Looking to the future

Dear Reader,
The war in Ukraine, COVID-19, inflation and energy shortages have all laid bare the weaknesses in the global economy and proved the ultimate test of resilience for business.

Yet, just as in every crisis, these challenges also present an opportunity to correct the errors of the past. Plenty of businesses are now planning to increase their stock levels in future and build more buffers into their supply chains. And the production of many essential goods – including food, textiles and pharmaceuticals – is being relocated back to Germany in order to prevent supply bottlenecks and reduce dependencies. As governments and businesses consider their future strategies, there are growing calls for trading relationships to be more closely aligned with efforts to improve human rights and social standards and meet sustainability targets. In recent years, the EU has passed a number of different laws promoting ESG standards and, in another significant step, the German government recently introduced its Supply Chain Due Diligence Act (LkSG). This new law, which applies across all sectors to companies with more than 3,000 employees, sets out various due-diligence obligations that businesses must observe in order to protect against human rights violations and environmental pollution in their supply chains. The impact of this legislation on companies' processes is far-reaching and significant. However, in the medium term, the mandatory risk analysis will help companies to better identify their existing dependencies and specific risk factors as well as to anticipate potential supply issues.

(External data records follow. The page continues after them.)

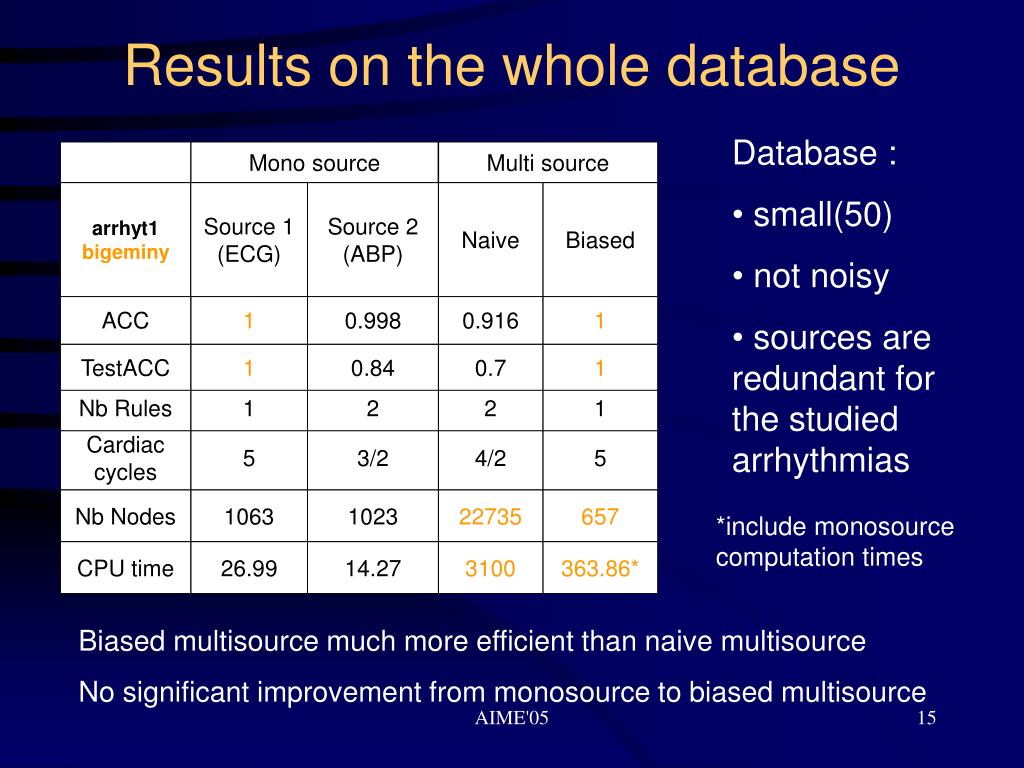 Results on the whole database

| | Mono source | | Multi source | |
|---|---|---|---|---|
| arrhyt1 bigeminy | Source 1 (ECG) | Source 2 (ABP) | Naive | Biased |
| ACC | 1 | 0.998 | 0.916 | 1 |
| TestACC | 1 | 0.84 | 0.7 | 1 |
| Nb Rules | 1 | 2 | 2 | 1 |
| Cardiac cycles | 5 | 3/2 | 4/2 | 5 |
| Nb Nodes | 1063 | 1023 | 22735 | 657 |
| CPU time | 26.99 | 14.27 | 3100 | 363.86* |

Database :

• small(50)

• not noisy

• sources are redundant for the studied arrhythmias

*include monosource computation times

Biased multisource much more efficient than naive multisource

No significant improvement from monosource to biased multisource

AIME'05

15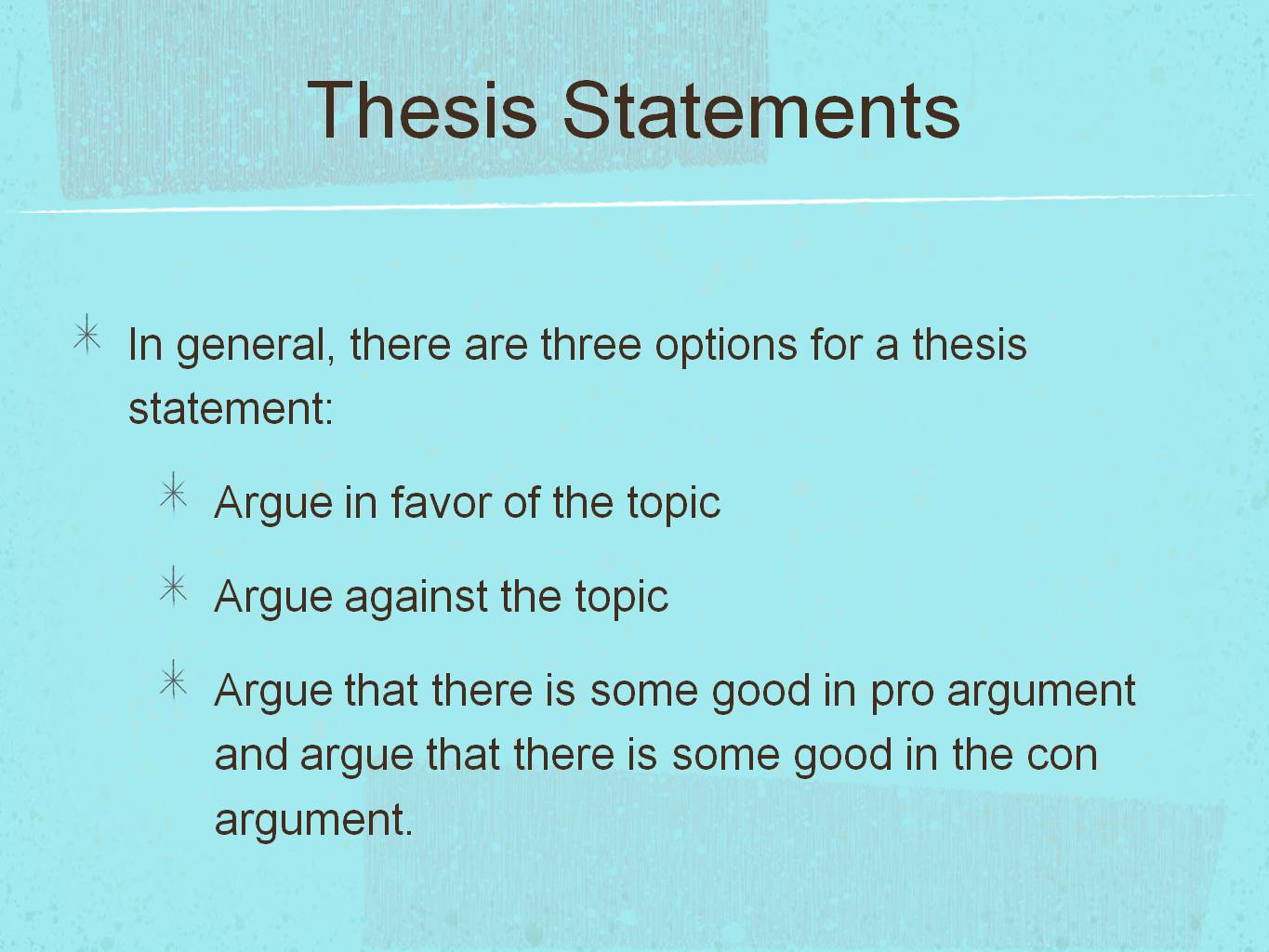 Thesis Statements

In general, there are three options for a thesis statement:

Argue in favor of the topic

Argue against the topic

Argue that there is some good in pro argument and argue that there is some good in the con argument.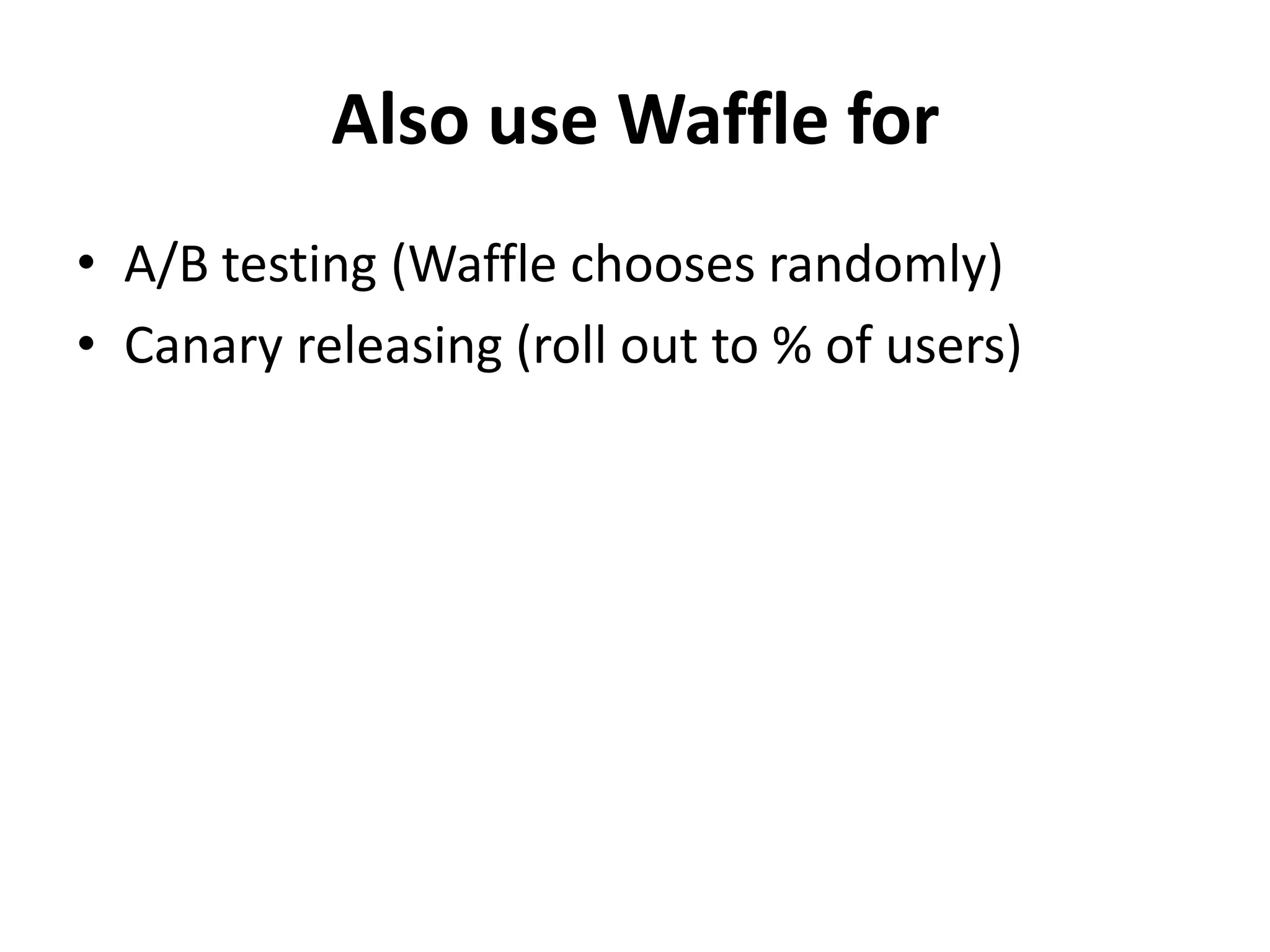 Also use Waffle for

• A/B testing (Waffle chooses randomly)
• Canary releasing (roll out to % of users)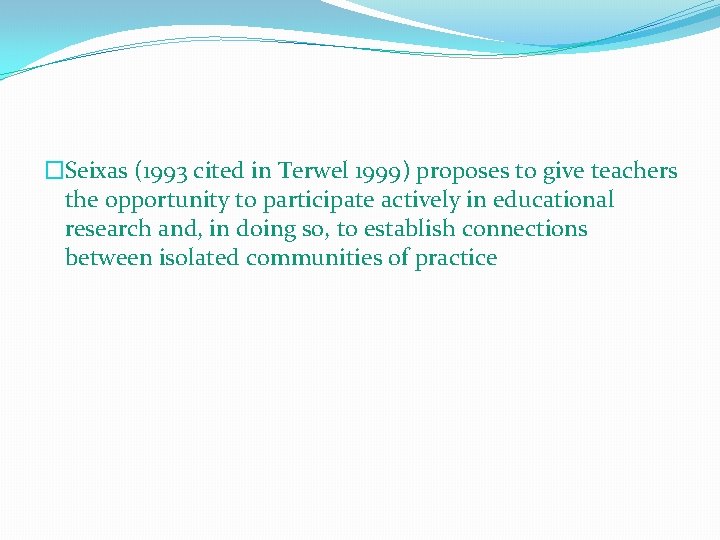 □Seixas (1993 cited in Terwel 1999) proposes to give teachers the opportunity to participate actively in educational research and, in doing so, to establish connections between isolated communities of practice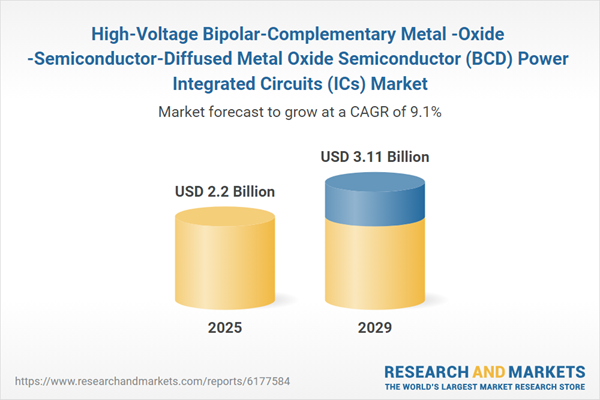 High-Voltage Bipolar-Complementary Metal -Oxide -Semiconductor-Diffused Metal Oxide Semiconductor (BCD) Power Integrated Circuits (ICs) Market

Market forecast to grow at a CAGR of 9.1%

USD 2.2 Billion

USD 3.11 Billion

2025

2029

https://www.researchandmarkets.com/reports/6177584

RESEARCH AND MARKETS
THE WORLD'S LARGEST MARKET RESEARCH STORE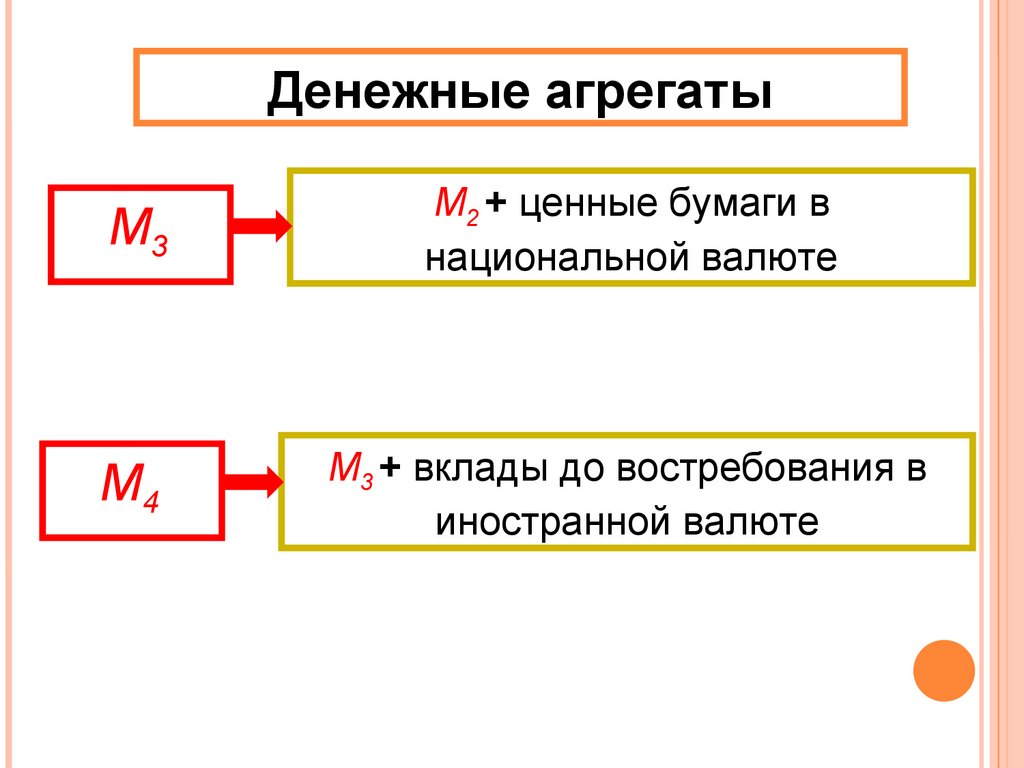 Денежные агрегаты

$M_3$

$M_2$ + ценные бумаги в национальной валюте

$M_4$

$M_3$ + вклады до востребования в иностранной валюте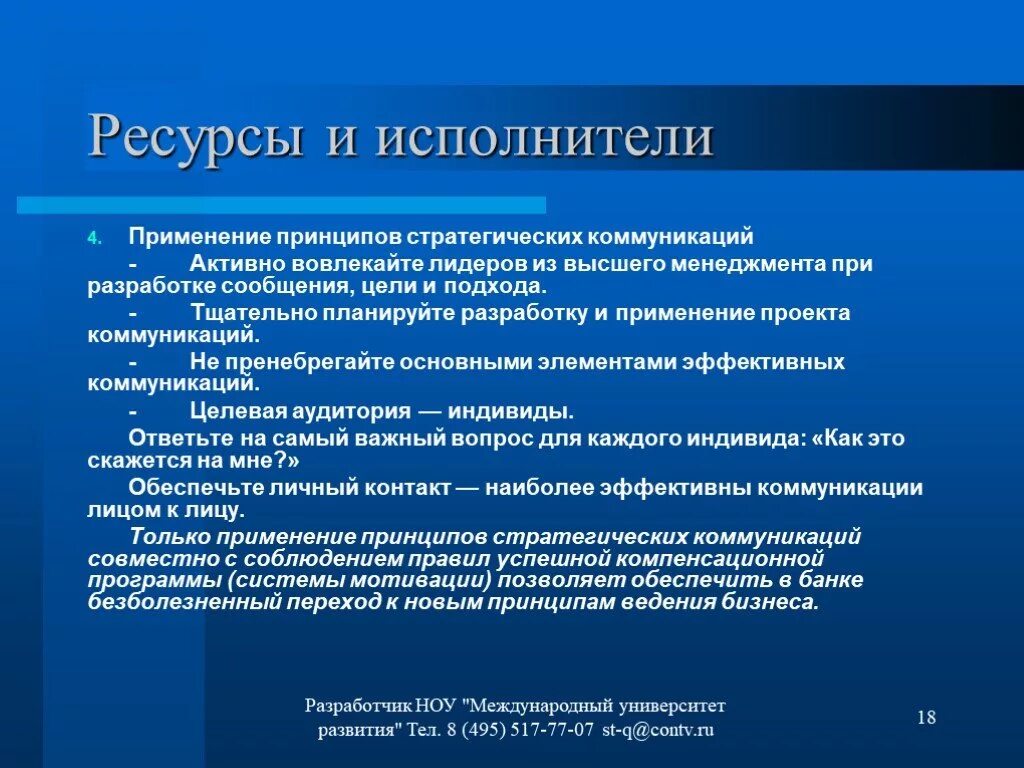 Ресурсы и исполнители

4. Применение принципов стратегических коммуникаций

- Активно вовлекайте лидеров из высшего менеджмента при разработке сообщения, цели и подхода.

- Тщательно планируйте разработку и применение проекта коммуникаций.

- Не пренебрегайте основными элементами эффективных коммуникаций.

- Целевая аудитория — индивиды.

Ответьте на самый важный вопрос для каждого индивида: «Как это скажется на мне?»

Обеспечьте личный контакт — наиболее эффективны коммуникации лицом к лицу.

Только применение принципов стратегических коммуникаций совместно с соблюдением правил успешной компенсационной программы (системы мотивации) позволяет обеспечить в банке безболезненный переход к новым принципам ведения бизнеса.

Разработчик НОУ "Международный университет развития" Тел. 8 (495) 517-77-07 st-q@contv.ru

18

The shifting geopolitical situation has also forced European governments to ramp up their energy transition efforts in a bid to reduce their countries' dependence on fossil fuel suppliers. For businesses, too, action to protect the earth's climate is vital because climate change threatens to have a significant impact on their operations in the medium term. That said, as countries turn their backs on Russian oil and gas and seek instead to rapidly expand their use of renewables, so the influence of China increases. Chinese companies are the world leaders in the production of wind turbines and PV installations, and our dependence on China for these green technologies is a growing risk factor for energy security and, consequently, the energy transition in Europe. The rebuilding of Ukraine presents an opportunity to implement a package of measures to promote both growth and environmental sustainability. If Ukraine were to establish its own PV and wind turbine industry, it could become Europe's primary production location for these technologies. The country is certainly a good candidate: numerous wind farms and solar parks have been built in Ukraine since 2008, and the country has already amassed plenty of expertise in this area. German companies should have a key role to play in the rebuilding of Ukraine. But there's one big issue holding them back – and that's the lack of insurance options. That’s because for as long as the conflict continues in Ukraine, the only cover available to companies are costly war insurance policies. The war in Ukraine marks a turning point or "Zeitenwende" – and the insurance market now needs to look to the future and identify and assess the risks associated with this crossroads. The current focus on accumulation control is leading individual insurers to further reduce capacities and increase prices. Instead, the insurance industry must work together with the wider economy. Only then can we achieve a successful digital and environmental transition that secures long-term peace, stability and prosperity in Europe.
I hope you enjoy reading our market forecast.